** Assigned task 1 **
Reproduce word for word the stretch of the CAP Theorem page from "The CAP Theorem, also" through "all updates made.".
** Assigned task 2 **
According to the CAP Theorem page, who proposed the theorem, and in what year?

** Page text **
· · ·

CAP Theorem (Consistency, Availability, Partition Tolerance)
The CAP Theorem, also known as Brewer's Theorem, is a theory in the field of distributed database systems. It was proposed by Eric Brewer in 2000. The theorem states that in a distributed database system, it is impossible to simultaneously guarantee the following three properties:

Consistency: Every read in a database returns the most recent value written to it or an error. In other words, the data is always in a consistent state and reflects all updates made.

Availability: Every read or write request to the database receives a response, either successful or indicating a failure. The system is always operational and responds to all requests.

Partition Tolerance: The system continues to function even in the presence of communication failures between database nodes. Partitioning refers to the situation where the communication network between nodes is interrupted or slow.

· · ·

(Records drawn from a dataset)
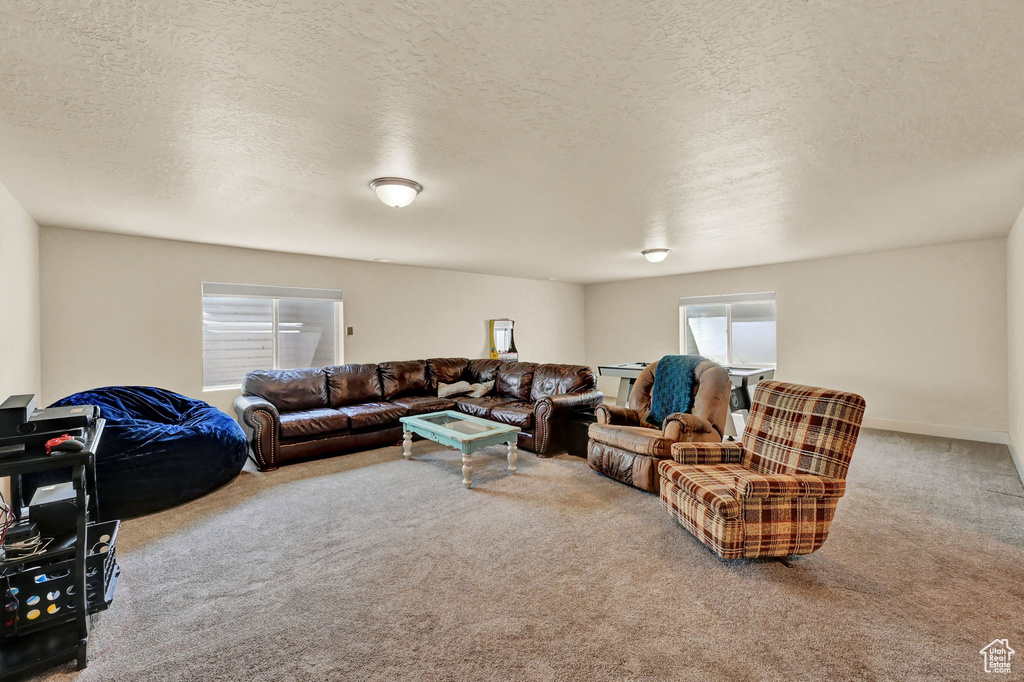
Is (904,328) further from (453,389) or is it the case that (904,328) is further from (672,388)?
(453,389)

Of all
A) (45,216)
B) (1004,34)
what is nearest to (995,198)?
(1004,34)

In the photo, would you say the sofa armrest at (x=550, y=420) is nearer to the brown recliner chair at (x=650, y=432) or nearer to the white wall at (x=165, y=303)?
the brown recliner chair at (x=650, y=432)

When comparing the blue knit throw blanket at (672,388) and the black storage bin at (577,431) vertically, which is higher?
the blue knit throw blanket at (672,388)

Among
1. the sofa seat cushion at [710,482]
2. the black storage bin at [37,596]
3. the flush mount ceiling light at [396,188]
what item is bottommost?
the black storage bin at [37,596]

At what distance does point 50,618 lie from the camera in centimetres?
169

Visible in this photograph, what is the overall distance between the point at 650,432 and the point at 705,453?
2.52ft

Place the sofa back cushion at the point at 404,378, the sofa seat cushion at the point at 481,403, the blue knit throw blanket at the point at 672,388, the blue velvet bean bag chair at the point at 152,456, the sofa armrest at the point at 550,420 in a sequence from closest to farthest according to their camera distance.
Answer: the blue velvet bean bag chair at the point at 152,456 → the blue knit throw blanket at the point at 672,388 → the sofa armrest at the point at 550,420 → the sofa seat cushion at the point at 481,403 → the sofa back cushion at the point at 404,378

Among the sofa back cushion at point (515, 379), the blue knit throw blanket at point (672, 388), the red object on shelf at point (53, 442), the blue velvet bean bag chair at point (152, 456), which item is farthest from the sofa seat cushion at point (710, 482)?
the blue velvet bean bag chair at point (152, 456)

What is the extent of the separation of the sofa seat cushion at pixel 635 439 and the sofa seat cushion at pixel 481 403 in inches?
59.3

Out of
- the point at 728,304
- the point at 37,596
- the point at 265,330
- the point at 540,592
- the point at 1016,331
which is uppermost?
the point at 728,304

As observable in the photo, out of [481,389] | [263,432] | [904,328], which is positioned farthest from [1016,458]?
[263,432]

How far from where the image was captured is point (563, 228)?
4.27 m

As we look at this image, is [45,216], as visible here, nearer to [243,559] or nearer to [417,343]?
[243,559]

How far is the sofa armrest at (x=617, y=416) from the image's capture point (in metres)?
4.04
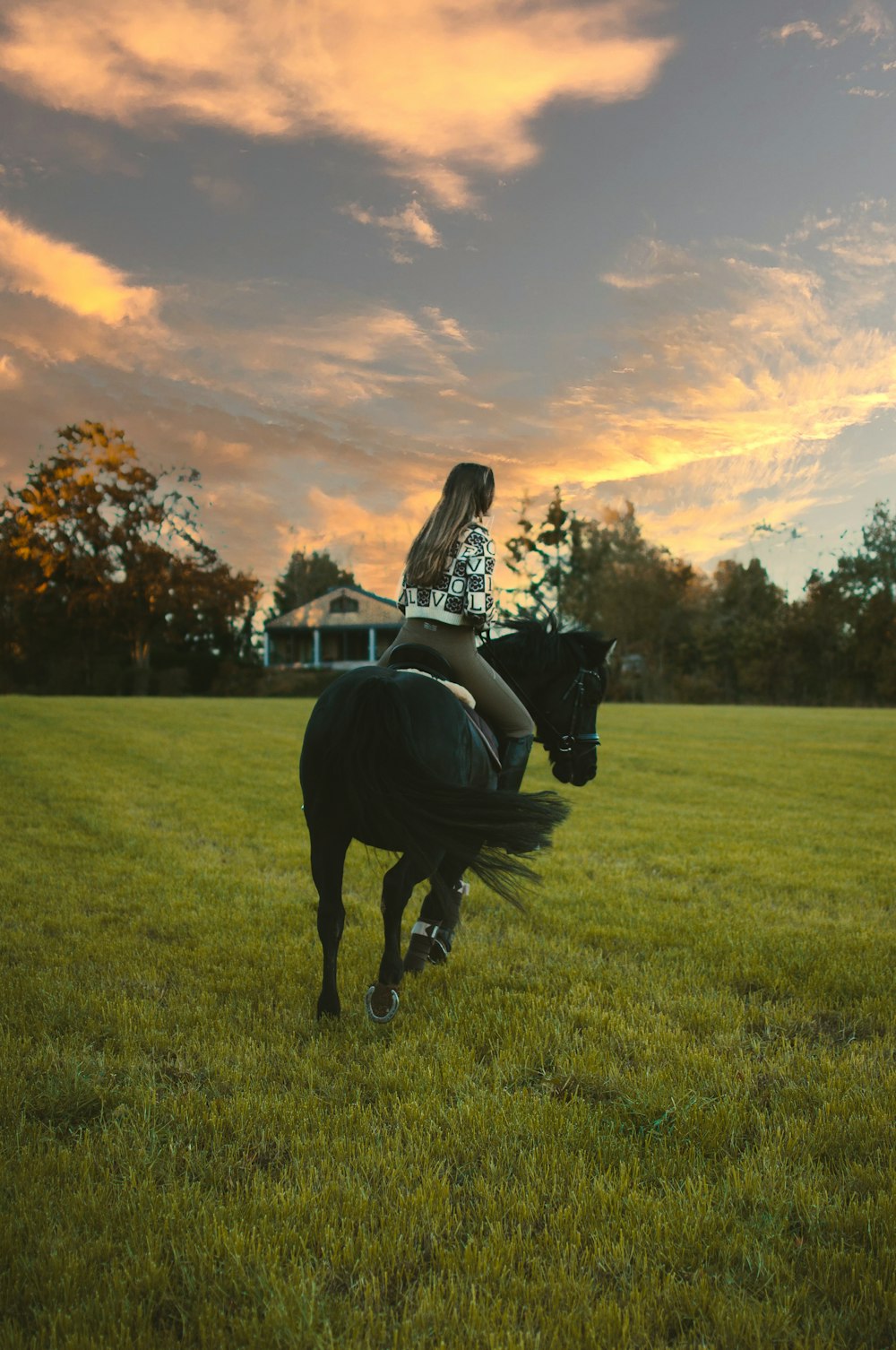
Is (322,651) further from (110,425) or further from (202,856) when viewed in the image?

· · ·

** Task answer 1 **
The CAP Theorem, also known as Brewer's Theorem, is a theory in the field of distributed database systems. It was proposed by Eric Brewer in 2000. The theorem states that in a distributed database system, it is impossible to simultaneously guarantee the following three properties:

Consistency: Every read in a database returns the most recent value written to it or an error. In other words, the data is always in a consistent state and reflects all updates made.

** Task answer 2 **
Eric Brewer proposed it in 2000.